So that now one would not look at life again and read it as one reads in a book, and learn its constituents as one learns lists; all this learning in the brain, and never in the blood was ended. One could really learn only by being, by awakening gradually to more and more consciousness, and consciousness is born and bred and developed in the whole body and not only in the mind where ideas about life isolate themselves and leave the heart and soul to lapse inert and fade away. Yet never to cease watching was imperative also; to be aware, to notice and observe, and to realize the form and color of all, the action and the result of action, letting the substance create the picture our of abstract consciousness, being always oneself the actor and at the same time the observer, without whom no picture can exist.

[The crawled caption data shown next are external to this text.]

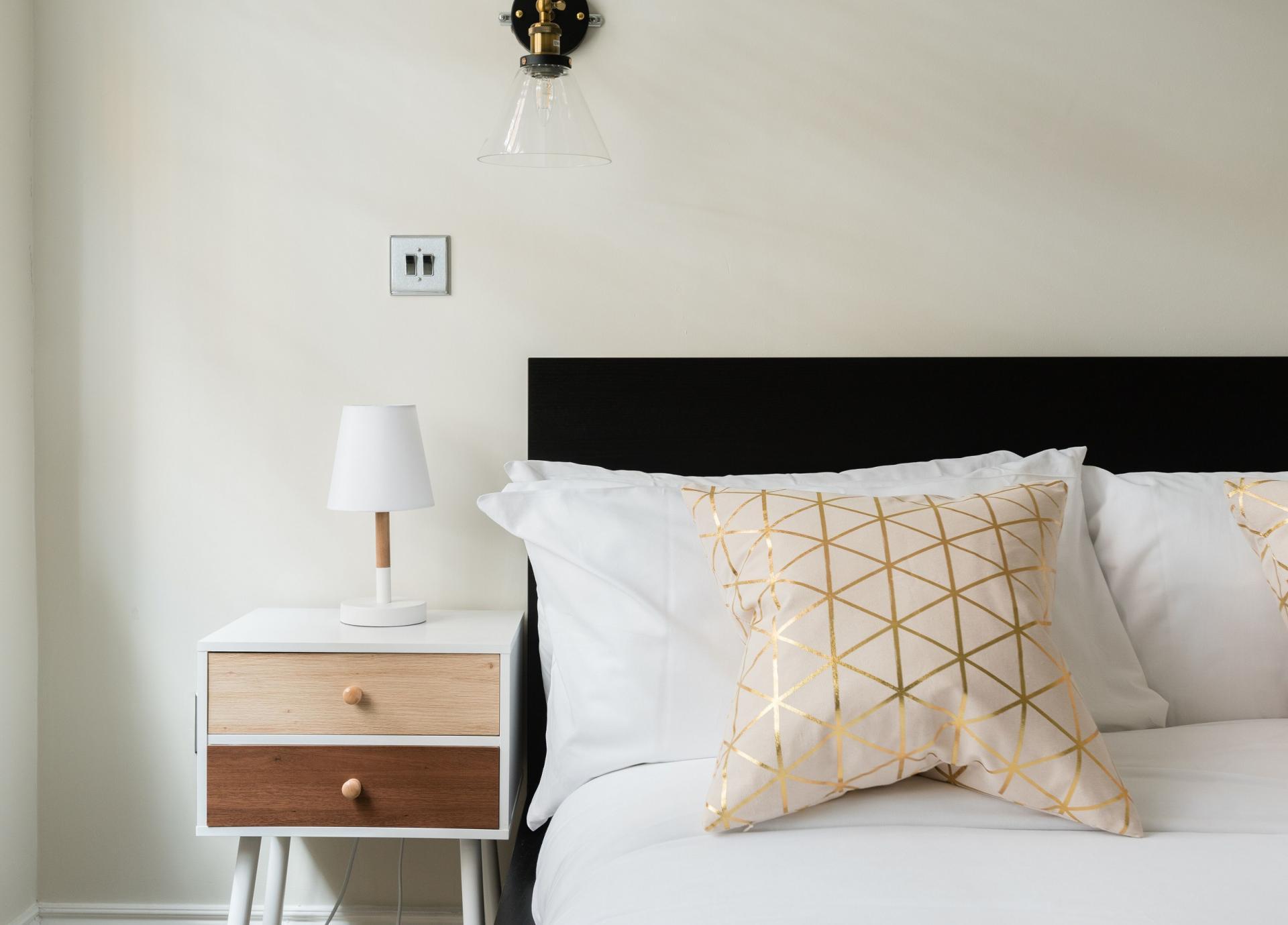 Bedside table at The Oxford Street Studio, Paddington, London - Citybase Apartments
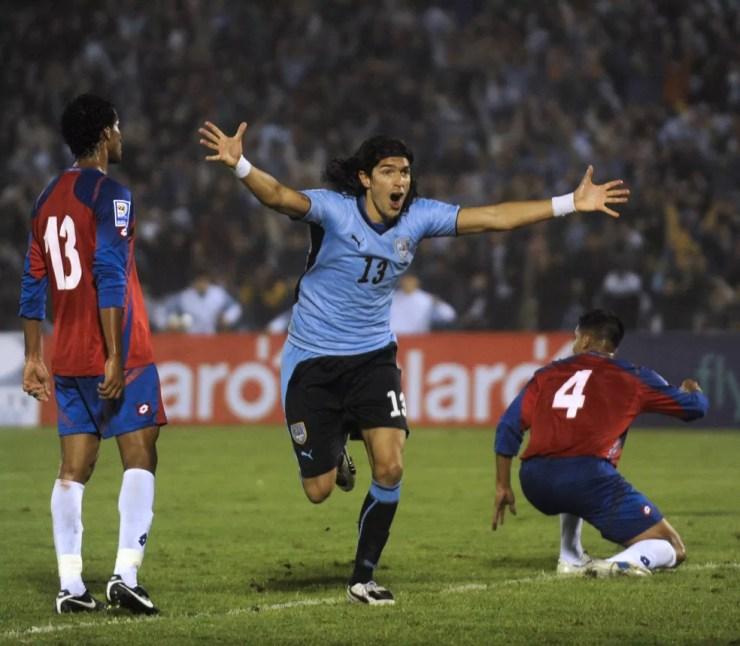 Loco Abreu comemora gol contra a Costa Rica, em 2010 — Foto: AFP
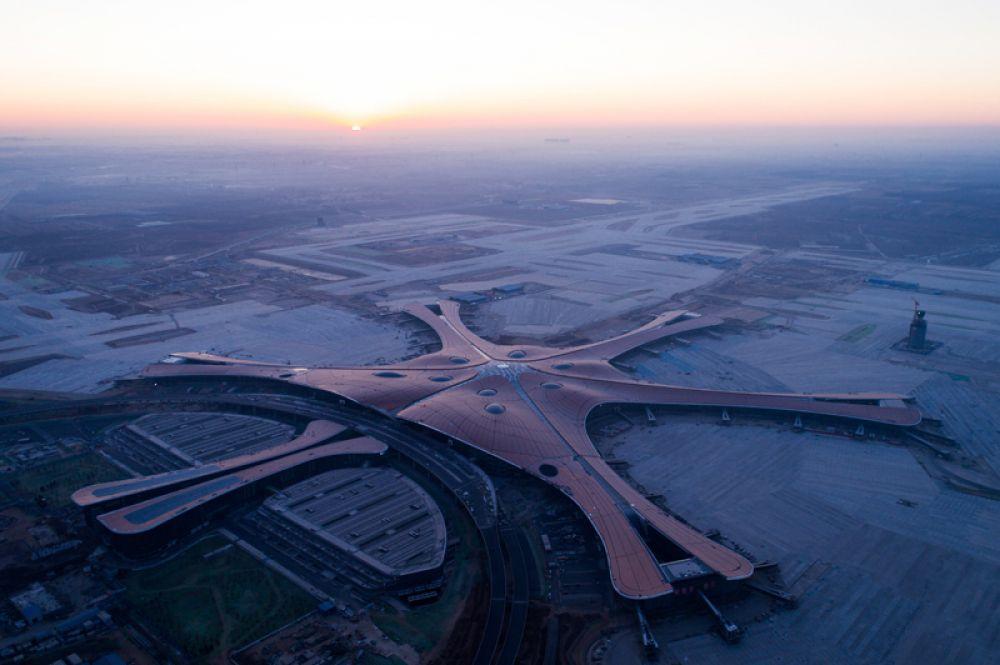 Новый аэропорт представляет собой здание с центральным залом и пятью расходящимися в разные стороны «рукавами». В каждом «рукаве» предполагается своя тематическая обстановка, посвященная шелкографии, чаю, фарфору, сельскому хозяйству и китайским садам.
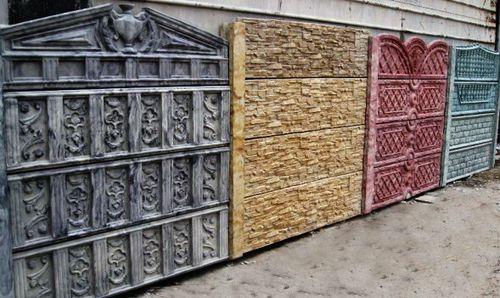 Забор из керамзитобетонных блоков может имитировать любой натуральный материал.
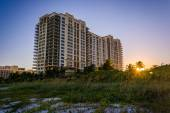 Sunset and hotel at the beach on Singer Island, Florida. — Stockfoto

— Mabel Dodge Luhan, Edge of Taos Desert: An Escape to Reality, 314-315
A couple nights ago I had the experience of beginning to draw landscape– that is, I had a vision of doing it. My pen began to create in three dimensions, to pull dimensionality from the flat paper into sculpture. Then my pen began to trace upon my own body and I myself was drawn into the living sculpture. I was part of the art while at the same time observing the process. Reading this passage (along with other awakenings of perception that Mabel describes) at last articulates what it is I long for. No wonder I was beckoned toward Taos, and specifically, back to the Mabel Dodge Luhan House!